[Recorded data]
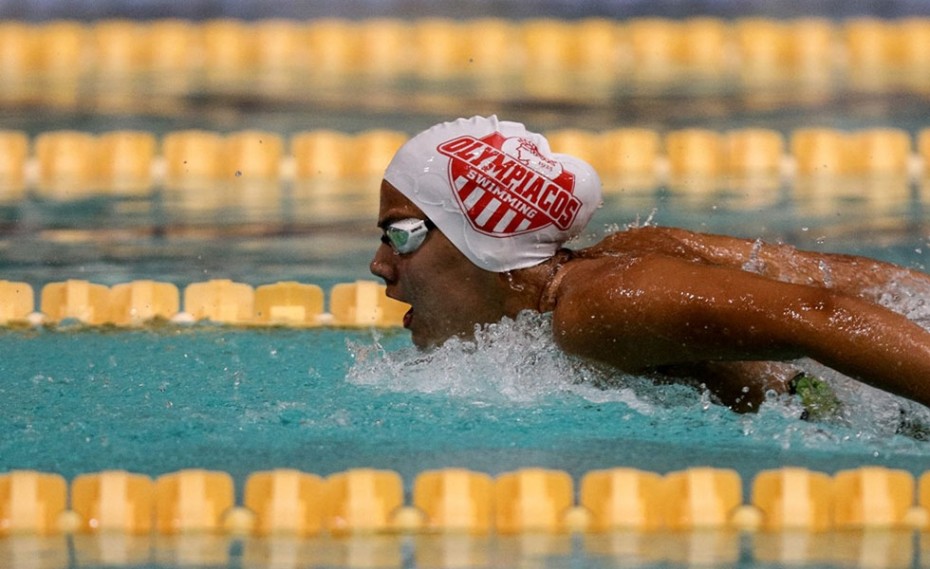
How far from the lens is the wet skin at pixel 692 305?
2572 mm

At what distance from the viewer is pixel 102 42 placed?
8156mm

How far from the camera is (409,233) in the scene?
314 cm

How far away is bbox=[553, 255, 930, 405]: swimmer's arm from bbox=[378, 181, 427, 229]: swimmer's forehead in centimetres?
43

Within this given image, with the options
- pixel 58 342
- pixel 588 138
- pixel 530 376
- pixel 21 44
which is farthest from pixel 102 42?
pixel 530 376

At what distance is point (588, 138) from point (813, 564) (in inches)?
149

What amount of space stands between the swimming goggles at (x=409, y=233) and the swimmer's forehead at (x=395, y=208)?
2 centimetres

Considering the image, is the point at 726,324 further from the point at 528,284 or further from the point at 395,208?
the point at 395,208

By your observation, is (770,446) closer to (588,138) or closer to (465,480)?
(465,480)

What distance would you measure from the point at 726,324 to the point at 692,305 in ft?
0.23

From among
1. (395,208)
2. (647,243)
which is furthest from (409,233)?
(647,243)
---
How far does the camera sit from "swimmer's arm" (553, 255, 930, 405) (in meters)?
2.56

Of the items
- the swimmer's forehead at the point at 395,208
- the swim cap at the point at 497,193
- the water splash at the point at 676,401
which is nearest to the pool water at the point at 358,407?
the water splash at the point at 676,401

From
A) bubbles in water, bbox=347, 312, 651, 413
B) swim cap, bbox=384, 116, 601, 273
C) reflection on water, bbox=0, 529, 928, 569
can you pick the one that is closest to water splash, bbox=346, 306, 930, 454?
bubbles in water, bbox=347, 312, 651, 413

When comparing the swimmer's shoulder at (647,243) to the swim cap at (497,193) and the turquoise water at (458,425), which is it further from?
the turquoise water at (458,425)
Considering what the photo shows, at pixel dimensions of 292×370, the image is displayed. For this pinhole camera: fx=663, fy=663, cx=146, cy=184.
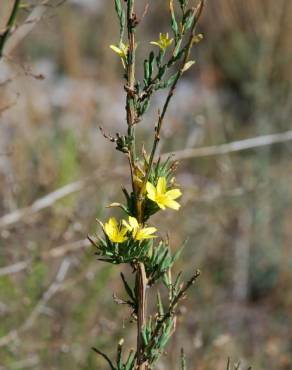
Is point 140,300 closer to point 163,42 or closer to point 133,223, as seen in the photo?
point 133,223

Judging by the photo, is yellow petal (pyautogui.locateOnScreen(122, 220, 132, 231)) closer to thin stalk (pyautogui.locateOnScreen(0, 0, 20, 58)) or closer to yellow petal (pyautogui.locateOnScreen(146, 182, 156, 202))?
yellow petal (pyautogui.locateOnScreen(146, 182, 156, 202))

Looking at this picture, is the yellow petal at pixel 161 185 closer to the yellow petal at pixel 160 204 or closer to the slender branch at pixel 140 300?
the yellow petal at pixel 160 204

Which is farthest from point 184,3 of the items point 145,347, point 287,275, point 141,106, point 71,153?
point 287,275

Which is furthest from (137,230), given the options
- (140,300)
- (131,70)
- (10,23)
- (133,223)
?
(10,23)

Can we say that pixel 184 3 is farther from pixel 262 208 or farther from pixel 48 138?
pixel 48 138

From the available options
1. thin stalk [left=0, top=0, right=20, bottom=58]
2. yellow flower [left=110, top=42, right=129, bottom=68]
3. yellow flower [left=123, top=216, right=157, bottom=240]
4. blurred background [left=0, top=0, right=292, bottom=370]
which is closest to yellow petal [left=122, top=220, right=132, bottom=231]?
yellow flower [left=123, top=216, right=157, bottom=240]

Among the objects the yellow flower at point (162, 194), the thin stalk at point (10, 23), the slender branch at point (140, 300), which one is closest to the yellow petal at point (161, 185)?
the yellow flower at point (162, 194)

* **WHAT IS BEING ASKED**
How many lines of the rows above contain the string "further"? Case counts. Reply with the number alone.

* **REPLY**
2